■ **EXCERPT**
It’s also nearly impossible for you to debug any problems, as you can’t tell the variables with garbage values from the real ones.

Don’t allow buffer over-runs

They’re usually accidental, but they cause core dumps. strcpy() and strcat() are ugly. Use them under duress.

sizeof() is your friend.

const is your friend

If you don’t mean to modify an input structure to your function, declare it const. Declare string constants const. It can’t hurt, and it allows more errors to be found at compile time.

Use const everywhere. Once you throw a few into your code, and have it save you from stupid bugs, you’ll blindly throw in const everywhere. It’s a life-saver.

Use C compiler warnings

Turn on all of the C compiler warnings possible. You might have to turn some off due to broken system header files, though. But the more warnings the merrier.

Getting error messages at compile time is much preferable to getting core dumps at run time. See #7.

Notice that the C compiler error messages are helpful? You should write error messages like this, too. See #4.

Avoid UNIXisms and ASCIIisms and visualisms

You don’t know under what system someone will try to run your code. Don’t demand that others use the same OS or character set as you use.

■ **ENTRIES SHOWN**
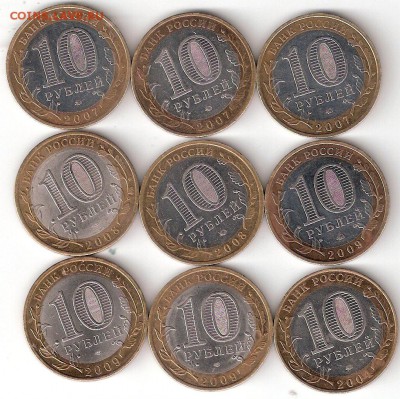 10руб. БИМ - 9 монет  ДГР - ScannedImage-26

...

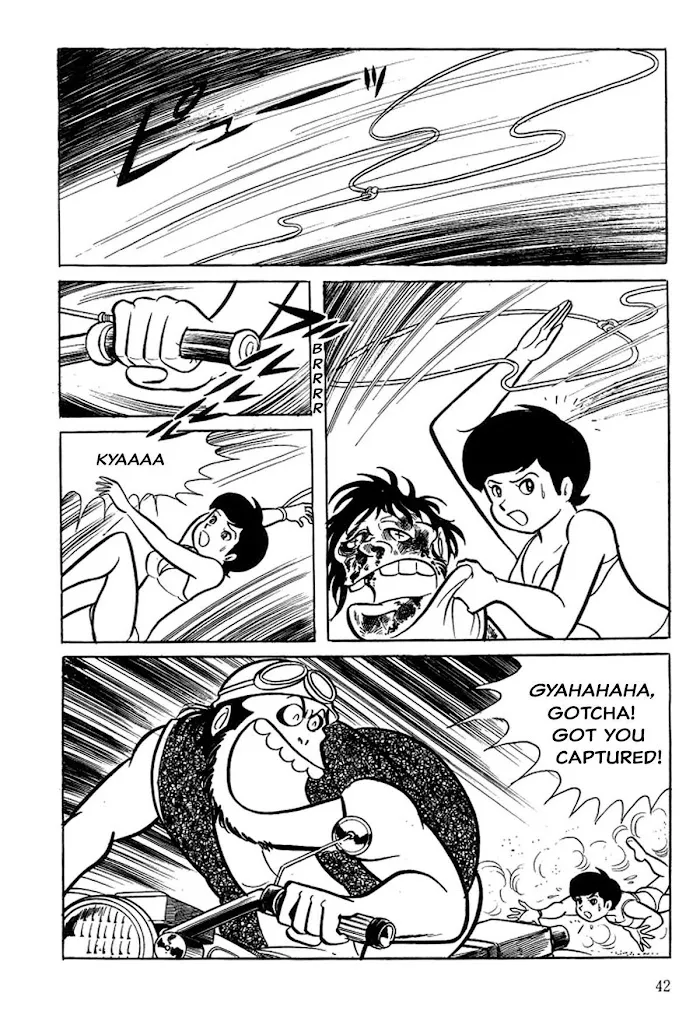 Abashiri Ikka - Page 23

==

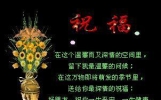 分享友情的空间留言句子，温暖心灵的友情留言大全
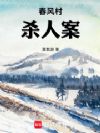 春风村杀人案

■ **WHAT YOU NEED TO DO**
1. Please list every name in the C coding tips that is written with a pair of parentheses after it.
2. Quote the passage of the C coding tips that begins with the words "Use C compiler" and ends with "warnings the merrier.".

■ **ANSWERS**
1. strcpy(), strcat(), sizeof()

2.
Use C compiler warnings

Turn on all of the C compiler warnings possible. You might have to turn some off due to broken system header files, though. But the more warnings the merrier.